How reliable is the standard storage media that we rely on?
When it comes to data storage and backups, most of us rely on standard technologies that we are familiar with, e.g. flash and hard drives as well as CDs. However, these storage media are subject to deterioration processes. These processes may be influenced by the media’s usage frequency, storage conditions such as high temperatures, humidity and light exposure, but also by human interactions, e.g. disc labeling. For example, if you save PhD theses of former researchers on CDs, after ten years you probably won’t be able to read them anymore. The lifetime of a CD is two to five years and its deterioration process may be accelerated by simply labeling it.
“The best way to lose your data on a CD is to label it. It starts the deterioration process immediately.”
After three years the annual failure rate of hard drives explodes
Hard drives may last up to seven years. A cloud system provider monitored their 25,000 constantly running hard drives and observed that 90% of these survived the first three years(Source) . Failure during this time period was ascribed to manufacturing defects and random events.

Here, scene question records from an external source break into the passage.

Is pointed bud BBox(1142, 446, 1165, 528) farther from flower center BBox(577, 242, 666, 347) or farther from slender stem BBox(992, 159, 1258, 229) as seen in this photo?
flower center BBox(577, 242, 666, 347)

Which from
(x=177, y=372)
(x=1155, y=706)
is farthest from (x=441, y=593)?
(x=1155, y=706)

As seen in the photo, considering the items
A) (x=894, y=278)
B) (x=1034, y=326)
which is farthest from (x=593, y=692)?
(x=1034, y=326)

After reaching the third year, the annual failure rate exploded to 12%, which was caused by wear outs. “Various components can only rotate, gyrate, and actuate so many times.” (Source)

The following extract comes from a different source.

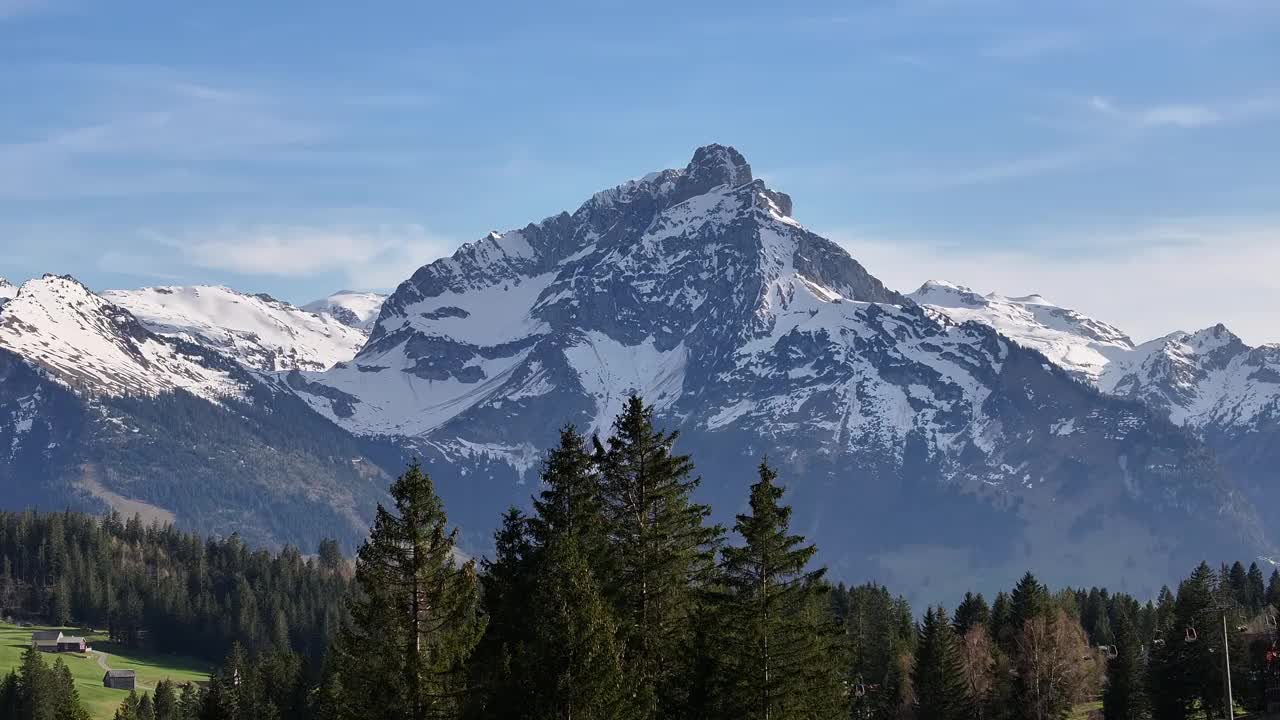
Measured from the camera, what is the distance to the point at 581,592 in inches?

System obsolescence is a major challenge in long-term data storage
A storage media that lasts comparatively longer are floppy discs. But these have a capacity of 1.44 MB(Source) only and moreover are not supported anymore. This leads us to another major challenge regarding long-term data availability: system obsolescence.
After a couple of years the system required to read the data may be obsolete. “Some interfaces just don’t exist anymore.” said Thomas Youkel, chief of the enterprise systems group at the Library of Congress(Source) . Then, despite having saved and backed up the data responsibly, it might not be readable nor accessible due to missing tools. The best examples for this problem are floppy discs and VHS tapes. Not too long ago – at least I can still remember that time quite well – floppy discs used to be the go-to solutions for data storage. But if you ask anyone born later than 2000, they probably would not even know what you are talking about. Other examples of technology that simply disappeared are punch cards, magnetic drum memory, punched tape, laserdiscs, 8-tracks, Betamax, Zip disks, cassette tapes and MiniDiscs<(Source) .

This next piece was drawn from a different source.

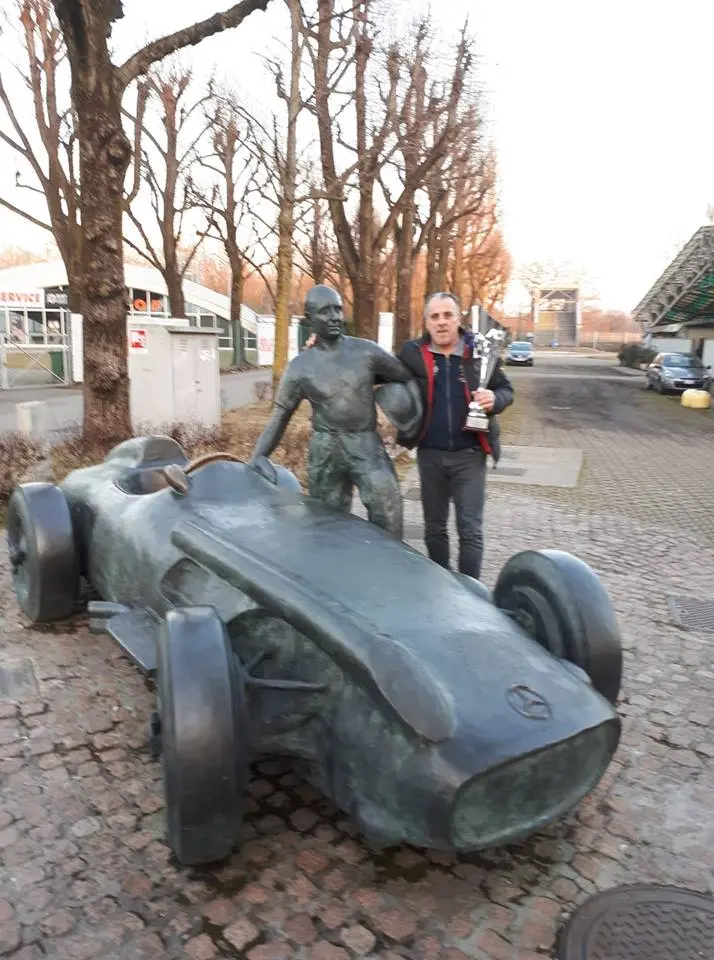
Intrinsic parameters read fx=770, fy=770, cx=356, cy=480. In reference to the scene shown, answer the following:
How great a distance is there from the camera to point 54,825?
2854 mm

How do you keep your scientific data accessible?
How are you saving scientific data of current and former PhD students, postdocs, scientists and coworkers? Are you utilizing CDs, hard or flash drives to save all this data? What time span does your storage system cover? Can you still use and access data that was saved five or ten years ago?
What is the least you want to do to secure your data?
There are two options to secure your data and you probably want to take advantage of both. By copying your data to e.g. an external storage device you will have executed a standard backup of your data. But, in order to avoid consequences of unrecoverable sector read errors and failures of whole physical drives you should ensure data redundancy via a RAID system.
What storage system should you use?
One option to keep your data safe and accessible is to create a backup manually on a hard-drive. However, this approach may take up quite some time, since you need to perform a backup frequently and you will need to keep your storage system up-to-date. Otherwise it is not necessarily reliable.
A second and easier option to ensure your data’s safety and accessibility is to use a professional cloud platform. “They’ll maintain multiple copies of your files on technology that’s frequently updated.” Also, the data may be uploaded automatically. Thus, you do not have to worry about performing a backup or uploading data. The downsides are recurring payments and the fact that you entrust your data to a third party. The resulting problem of data security may be circumvented by encryption. This requires some know-how, but once it’s set up, it works automatically.